Now they're in the early stages of building a casino and hotel at the Kansas track that will cement the area's reputation as a year-round attraction. Of course, if you're trying to pull in race spectators, such development alone won't work, particularly on the back side of an economic recession that's stunted attendance at Cup events. Monday, Kansas made a smart but overdue move, announcing that it will allow the purchase of single-race tickets beginning in 2011. The track had sold season ticket packages, something that seriously rankled fans who didn't want to pay for an IndyCar event just to see Dale Earnhardt Jr. compete. You can't strong-arm your fan base when you're trying to sell out two Cup Series events each year.
Of course, drawing crowds has always been one of Kansas' strengths, a fact aided greatly by the fact that the speedway has resisted the urge to expand beyond all sense of proportion.
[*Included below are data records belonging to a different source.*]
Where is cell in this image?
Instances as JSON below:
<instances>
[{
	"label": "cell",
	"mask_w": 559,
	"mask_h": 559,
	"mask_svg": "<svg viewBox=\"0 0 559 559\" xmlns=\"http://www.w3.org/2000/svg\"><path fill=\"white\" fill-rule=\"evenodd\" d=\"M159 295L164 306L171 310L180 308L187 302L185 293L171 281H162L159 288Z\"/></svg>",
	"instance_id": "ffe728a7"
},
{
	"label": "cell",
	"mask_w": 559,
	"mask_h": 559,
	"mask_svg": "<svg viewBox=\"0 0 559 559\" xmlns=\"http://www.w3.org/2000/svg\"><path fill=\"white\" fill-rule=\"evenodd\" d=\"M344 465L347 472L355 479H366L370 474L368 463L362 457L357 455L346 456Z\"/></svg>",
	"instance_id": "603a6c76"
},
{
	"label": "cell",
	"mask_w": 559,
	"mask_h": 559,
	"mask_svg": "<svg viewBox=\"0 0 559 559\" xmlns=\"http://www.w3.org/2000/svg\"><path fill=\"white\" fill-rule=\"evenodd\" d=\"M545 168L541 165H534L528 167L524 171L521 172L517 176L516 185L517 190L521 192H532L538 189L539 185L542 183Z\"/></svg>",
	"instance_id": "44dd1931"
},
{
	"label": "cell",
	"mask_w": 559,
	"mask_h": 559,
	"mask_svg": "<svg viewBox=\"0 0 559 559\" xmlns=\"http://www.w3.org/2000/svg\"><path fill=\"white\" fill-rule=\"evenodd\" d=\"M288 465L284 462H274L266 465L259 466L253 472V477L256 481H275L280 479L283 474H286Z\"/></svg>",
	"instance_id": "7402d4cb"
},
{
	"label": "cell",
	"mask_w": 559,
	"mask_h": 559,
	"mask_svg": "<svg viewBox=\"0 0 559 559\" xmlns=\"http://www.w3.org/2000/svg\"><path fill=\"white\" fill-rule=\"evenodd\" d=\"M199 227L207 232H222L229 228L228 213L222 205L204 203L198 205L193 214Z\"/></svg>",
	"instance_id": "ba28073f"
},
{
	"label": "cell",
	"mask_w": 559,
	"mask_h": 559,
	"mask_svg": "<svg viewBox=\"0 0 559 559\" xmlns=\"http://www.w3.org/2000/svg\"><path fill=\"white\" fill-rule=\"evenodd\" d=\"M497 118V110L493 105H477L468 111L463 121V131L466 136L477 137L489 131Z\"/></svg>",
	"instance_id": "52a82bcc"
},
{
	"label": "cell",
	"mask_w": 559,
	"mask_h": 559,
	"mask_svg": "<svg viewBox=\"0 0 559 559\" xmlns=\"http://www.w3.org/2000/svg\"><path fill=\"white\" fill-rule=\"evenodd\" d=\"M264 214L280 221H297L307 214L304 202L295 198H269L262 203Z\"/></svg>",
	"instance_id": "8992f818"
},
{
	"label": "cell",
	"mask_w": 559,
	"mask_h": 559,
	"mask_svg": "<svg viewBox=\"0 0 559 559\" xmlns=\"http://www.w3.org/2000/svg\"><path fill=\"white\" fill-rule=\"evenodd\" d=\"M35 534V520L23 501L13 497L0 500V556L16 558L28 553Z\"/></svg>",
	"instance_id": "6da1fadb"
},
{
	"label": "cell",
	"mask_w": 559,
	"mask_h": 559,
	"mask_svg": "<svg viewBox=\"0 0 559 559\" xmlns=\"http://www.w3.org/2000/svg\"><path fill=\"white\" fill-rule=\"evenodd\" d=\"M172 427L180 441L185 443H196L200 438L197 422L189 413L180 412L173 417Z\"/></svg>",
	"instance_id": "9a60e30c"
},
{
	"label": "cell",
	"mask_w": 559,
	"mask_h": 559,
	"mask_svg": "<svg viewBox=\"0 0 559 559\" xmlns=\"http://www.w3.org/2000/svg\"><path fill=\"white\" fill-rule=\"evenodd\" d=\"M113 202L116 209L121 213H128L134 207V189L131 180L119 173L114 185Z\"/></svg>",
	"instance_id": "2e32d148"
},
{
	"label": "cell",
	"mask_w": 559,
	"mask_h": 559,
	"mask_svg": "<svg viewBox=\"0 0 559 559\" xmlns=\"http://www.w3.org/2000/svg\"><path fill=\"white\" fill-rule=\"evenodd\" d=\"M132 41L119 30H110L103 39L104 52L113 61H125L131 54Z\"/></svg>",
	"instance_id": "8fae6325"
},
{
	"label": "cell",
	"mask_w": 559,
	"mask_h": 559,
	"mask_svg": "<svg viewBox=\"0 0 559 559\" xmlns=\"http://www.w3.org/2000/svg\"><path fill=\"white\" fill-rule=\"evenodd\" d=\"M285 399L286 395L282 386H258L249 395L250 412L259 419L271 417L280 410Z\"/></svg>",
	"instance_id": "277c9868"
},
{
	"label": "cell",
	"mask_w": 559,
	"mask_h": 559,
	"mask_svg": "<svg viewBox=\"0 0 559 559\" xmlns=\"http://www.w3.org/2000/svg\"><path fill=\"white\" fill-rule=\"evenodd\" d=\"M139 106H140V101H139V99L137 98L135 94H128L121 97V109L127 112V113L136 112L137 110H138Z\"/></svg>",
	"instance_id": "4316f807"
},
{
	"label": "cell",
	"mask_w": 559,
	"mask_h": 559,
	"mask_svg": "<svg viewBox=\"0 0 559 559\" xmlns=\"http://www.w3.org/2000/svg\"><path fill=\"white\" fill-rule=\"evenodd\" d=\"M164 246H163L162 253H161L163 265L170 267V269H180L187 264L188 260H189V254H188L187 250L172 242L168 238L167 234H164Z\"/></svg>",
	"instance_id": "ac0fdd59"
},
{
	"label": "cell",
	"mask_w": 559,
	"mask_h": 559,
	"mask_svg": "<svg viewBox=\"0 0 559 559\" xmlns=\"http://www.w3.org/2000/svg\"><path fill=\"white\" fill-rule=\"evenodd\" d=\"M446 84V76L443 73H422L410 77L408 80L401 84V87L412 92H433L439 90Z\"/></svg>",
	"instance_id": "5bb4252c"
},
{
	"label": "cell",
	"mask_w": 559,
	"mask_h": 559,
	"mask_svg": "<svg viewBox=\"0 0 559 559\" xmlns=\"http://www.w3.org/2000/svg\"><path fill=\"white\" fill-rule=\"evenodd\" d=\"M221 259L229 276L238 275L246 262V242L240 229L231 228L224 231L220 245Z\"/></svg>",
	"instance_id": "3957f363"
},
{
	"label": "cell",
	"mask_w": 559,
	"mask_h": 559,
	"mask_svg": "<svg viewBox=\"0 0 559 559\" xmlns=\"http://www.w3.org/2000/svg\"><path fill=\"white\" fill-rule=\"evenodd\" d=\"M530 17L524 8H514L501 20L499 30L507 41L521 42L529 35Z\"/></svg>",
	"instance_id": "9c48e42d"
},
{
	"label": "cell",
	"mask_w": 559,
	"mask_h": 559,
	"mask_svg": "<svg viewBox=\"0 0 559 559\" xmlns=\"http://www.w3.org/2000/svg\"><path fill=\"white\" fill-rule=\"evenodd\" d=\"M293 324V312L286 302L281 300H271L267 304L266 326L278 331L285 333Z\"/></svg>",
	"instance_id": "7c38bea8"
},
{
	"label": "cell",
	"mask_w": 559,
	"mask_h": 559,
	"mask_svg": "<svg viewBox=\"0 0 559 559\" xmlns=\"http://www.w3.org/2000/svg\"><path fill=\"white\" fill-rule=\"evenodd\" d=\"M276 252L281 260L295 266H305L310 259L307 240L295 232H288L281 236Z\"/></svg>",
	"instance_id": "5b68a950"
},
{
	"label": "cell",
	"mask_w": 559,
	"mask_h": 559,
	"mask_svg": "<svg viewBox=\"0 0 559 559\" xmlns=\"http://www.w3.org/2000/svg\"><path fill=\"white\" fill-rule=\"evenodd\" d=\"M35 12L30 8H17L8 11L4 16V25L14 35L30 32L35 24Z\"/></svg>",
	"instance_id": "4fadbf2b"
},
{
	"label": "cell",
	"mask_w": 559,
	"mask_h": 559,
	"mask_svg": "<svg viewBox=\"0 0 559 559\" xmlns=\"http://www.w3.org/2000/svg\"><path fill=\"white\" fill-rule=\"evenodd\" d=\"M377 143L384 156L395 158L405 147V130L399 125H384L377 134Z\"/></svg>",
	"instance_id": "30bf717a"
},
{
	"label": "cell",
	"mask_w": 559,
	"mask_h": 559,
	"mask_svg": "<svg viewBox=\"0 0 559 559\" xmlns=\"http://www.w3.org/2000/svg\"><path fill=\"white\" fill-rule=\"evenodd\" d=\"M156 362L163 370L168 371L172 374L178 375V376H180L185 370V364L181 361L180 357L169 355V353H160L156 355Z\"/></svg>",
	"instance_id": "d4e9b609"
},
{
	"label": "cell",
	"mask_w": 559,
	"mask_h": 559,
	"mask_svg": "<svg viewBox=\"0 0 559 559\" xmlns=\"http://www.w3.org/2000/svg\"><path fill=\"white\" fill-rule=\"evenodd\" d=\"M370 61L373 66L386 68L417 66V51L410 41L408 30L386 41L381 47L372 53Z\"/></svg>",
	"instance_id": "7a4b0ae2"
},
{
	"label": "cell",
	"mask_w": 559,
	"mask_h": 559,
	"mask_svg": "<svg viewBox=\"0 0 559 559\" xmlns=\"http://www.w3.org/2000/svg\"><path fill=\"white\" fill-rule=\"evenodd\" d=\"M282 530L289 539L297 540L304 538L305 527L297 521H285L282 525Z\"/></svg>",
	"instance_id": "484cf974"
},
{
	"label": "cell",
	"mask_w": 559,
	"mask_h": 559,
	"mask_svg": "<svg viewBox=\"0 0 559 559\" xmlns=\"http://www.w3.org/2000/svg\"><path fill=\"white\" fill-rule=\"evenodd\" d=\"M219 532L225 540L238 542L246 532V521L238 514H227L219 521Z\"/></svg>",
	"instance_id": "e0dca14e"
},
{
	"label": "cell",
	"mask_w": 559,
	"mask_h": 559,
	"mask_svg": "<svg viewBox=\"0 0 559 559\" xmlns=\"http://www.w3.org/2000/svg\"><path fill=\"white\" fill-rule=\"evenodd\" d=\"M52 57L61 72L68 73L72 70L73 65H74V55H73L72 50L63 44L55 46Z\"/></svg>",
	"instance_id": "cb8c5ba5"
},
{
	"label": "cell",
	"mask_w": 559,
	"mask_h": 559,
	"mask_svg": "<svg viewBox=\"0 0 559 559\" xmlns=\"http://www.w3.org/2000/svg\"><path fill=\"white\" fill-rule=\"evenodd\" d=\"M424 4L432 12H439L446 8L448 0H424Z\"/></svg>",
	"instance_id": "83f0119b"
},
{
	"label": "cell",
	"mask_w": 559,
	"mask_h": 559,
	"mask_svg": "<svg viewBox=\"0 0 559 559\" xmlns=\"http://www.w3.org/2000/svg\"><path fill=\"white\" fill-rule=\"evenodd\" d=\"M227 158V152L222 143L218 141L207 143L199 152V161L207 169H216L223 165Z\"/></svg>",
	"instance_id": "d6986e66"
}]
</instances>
With a grandstand seating capacity of 81,687, it's big, but not too big. The crowd for last Sunday's race wasn't a sellout, but it was close, and within the confines of the Kansas track, it looked good on television. In a larger, more overbuilt facility, it would have looked like a disappointment. With a sensible seating capacity, you're keeping ticket demand at a relatively high level; by scrapping the season ticket plan, you're widening the pool of people who might potentially be able to buy them. It helps that in Kansas City, races get plenty of attention from local media compared to other major-league markets where they're drowned out by all the clutter.
And that, perhaps more than anything else, illustrates the difference between NASCAR in Kansas City and NASCAR in greater Los Angeles and why, despite the sizeable population difference -- 15 million people -- one may work as a two-race destination where another did not. Kansas City is the kind of place where an apple picking festival can still make the local news, where there's a palpable sense of civic pride, where the professional football and baseball teams have dedicated corps of support despite years of ineptitude on the field. Kansas City is a big city with the heart of a small town, a place where people love their local brands of beer and barbecue, a juxtaposition of skyscrapers and prairie grass that's a little urban and a little rural all at the same time.
It's the kind of place where the sport should be able to find a niche, even if the commercial area around Kansas Speedway had never been built. Kansas City is that rare big city where a NASCAR race coming to town is still a big deal, just as it is in Martinsville or Darlington, something that can't be said of every metro market the circuit visits. It's also the kind of NASCAR destination where the prospect of a second race should be greeted not with the usual, inherent skepticism, but with hope.
The opinions expressed are solely those of the writer.